Melville was born in Newport, Rhode Island to David and Mary (West) Melville. He was apparently able to light both his house and his street with gas by 1805-1806, using hydrogenous gas made by burning coal and wood. In 1876 the American Gas Light Journal stated that "in 1806 he had so far succeeded that he was enabled to light more than twenty rooms on his premises; by means of a large lantern he lighted Pelham street as it had never been lighted before." In 1916, Walton Clark stated:

The first recorded instance of the use of gas for domestic illumination in the United States fixes the date at 1806. In that year David Melville of Newport, R.I., lighted his house and the street in front it with gas manufactured upon his premises. This was one year before the first public gas lighting venture in England....

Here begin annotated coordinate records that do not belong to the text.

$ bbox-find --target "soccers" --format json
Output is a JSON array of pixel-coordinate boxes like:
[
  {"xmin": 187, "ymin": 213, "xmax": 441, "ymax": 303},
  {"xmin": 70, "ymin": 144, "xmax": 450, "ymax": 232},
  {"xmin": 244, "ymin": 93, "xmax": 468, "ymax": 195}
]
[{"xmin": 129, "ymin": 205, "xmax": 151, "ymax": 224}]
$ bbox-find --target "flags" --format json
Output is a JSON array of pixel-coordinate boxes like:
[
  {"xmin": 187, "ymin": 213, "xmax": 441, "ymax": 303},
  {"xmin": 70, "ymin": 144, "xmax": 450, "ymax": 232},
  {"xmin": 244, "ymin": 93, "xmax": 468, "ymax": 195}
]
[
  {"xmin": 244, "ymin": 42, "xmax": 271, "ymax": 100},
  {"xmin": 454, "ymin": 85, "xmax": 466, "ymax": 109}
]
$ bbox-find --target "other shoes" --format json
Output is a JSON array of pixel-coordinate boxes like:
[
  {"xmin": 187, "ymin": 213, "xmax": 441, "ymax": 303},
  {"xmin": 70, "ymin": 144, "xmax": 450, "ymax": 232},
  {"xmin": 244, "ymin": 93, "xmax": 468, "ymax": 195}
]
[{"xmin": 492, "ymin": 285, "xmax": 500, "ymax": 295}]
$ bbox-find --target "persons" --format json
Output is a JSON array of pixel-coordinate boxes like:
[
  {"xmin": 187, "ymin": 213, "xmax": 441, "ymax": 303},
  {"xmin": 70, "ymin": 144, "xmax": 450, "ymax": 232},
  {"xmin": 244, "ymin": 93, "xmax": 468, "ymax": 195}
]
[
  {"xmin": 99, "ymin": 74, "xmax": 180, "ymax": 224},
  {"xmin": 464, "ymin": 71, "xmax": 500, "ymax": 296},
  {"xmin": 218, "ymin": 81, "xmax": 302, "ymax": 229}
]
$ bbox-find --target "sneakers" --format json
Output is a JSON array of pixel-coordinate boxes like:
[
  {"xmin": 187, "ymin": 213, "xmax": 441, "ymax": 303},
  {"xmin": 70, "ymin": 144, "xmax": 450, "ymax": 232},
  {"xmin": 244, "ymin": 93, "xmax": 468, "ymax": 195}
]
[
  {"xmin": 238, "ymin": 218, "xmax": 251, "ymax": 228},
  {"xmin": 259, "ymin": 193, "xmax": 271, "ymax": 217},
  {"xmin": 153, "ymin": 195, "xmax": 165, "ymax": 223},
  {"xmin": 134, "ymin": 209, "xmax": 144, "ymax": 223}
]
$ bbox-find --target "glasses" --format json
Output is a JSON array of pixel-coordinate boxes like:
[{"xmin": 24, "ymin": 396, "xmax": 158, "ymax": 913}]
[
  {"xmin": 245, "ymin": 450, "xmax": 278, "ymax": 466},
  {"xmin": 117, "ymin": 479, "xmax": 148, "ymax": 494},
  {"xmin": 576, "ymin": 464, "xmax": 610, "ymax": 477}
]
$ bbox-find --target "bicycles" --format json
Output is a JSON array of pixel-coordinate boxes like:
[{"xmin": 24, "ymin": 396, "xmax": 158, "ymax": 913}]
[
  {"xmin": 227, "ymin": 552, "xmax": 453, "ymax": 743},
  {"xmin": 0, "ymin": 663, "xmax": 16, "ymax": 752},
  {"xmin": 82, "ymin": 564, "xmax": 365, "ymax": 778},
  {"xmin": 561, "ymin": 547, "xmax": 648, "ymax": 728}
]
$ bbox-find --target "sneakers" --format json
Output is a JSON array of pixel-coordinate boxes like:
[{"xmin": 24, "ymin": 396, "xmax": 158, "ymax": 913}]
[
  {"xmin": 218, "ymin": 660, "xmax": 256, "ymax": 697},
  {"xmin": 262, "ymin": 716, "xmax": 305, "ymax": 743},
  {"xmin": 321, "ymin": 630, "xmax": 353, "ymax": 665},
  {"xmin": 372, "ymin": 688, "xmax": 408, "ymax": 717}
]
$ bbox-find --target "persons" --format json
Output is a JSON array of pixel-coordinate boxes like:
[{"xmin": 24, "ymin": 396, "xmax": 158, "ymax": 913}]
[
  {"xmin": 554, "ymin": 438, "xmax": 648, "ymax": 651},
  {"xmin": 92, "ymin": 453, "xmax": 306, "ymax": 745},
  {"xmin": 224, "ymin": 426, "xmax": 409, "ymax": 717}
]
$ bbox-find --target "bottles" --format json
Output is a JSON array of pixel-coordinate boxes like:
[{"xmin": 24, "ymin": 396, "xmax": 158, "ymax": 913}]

He maintained the lights in his home until 1817. His feat was considerably ahead of the commercial gas industry, as gas lighting began regular service in Newport in 1853, nearly fifty years after Melville's demonstrations.

Melville was granted the first American gas light patent on March 24, 1810, and a subsequent patent on March 18, 1813, but neither is still extant as the U.S. Patent Office and all its records and models were destroyed by fire on December 15, 1836. (Like all U.S. patents before 1836, they were unnumbered.) A drawing and detailed description of Melville's Improved Gas Apparatus, presumably reflecting the 1813 patent, may be seen in an 1814 letter from Benjamin Silliman, Professor of Chemistry at Yale College, to David Melville, Patentee of the Improved Gas Apparatus, as recorded in The Journal of Foreign Medical Science and Literature. Likewise, both the diagram and text of the second patent are included in Thomas Cooper's book, published in 1816. This apparatus produced gas from coal. Its description states that about 40 pounds of coal would produce enough gas for 3 hours of lighting at a brightness equivalent to 50 candles.

Melville married Patience S. Sherman (1791-1880) on March 4, 1812, and had six children. Late in that year, he hired the brass founders Otis Chaffee and Joseph Lyon to make gas machinery and ornamental fixtures. After partnering with Captain Winslow Lewis, de facto "Superintendent for lighting the United States light houses," they began manufacturing gas equipment in Boston. By June 5, 1813, an advertisement indicated that gas lights had been installed at a cotton factory in Watertown, Massachusetts, apparently with Melville's equipment. On November 13, 1813, a second installation was completed in the Wenscott Manufacturing Co.'s factory near Providence, Rhode Island. A later installation, at the Arkwright Mill near Providence exploded, destroying a small out-building and killing the watchman.

In 1817, Melville received a one year contract from the U.S. Government for a trial of gas in the Beavertail Lighthouse near Newport, but lobbying from whale oil suppliers killed the contract after one year. From 1824-1835, he served as weigher and gauger in the custom-house at Newport, but was removed from that office for political reasons by the new Collector of Customs, William Littlefield.

Ultimately, Melville's work was not a commercial success.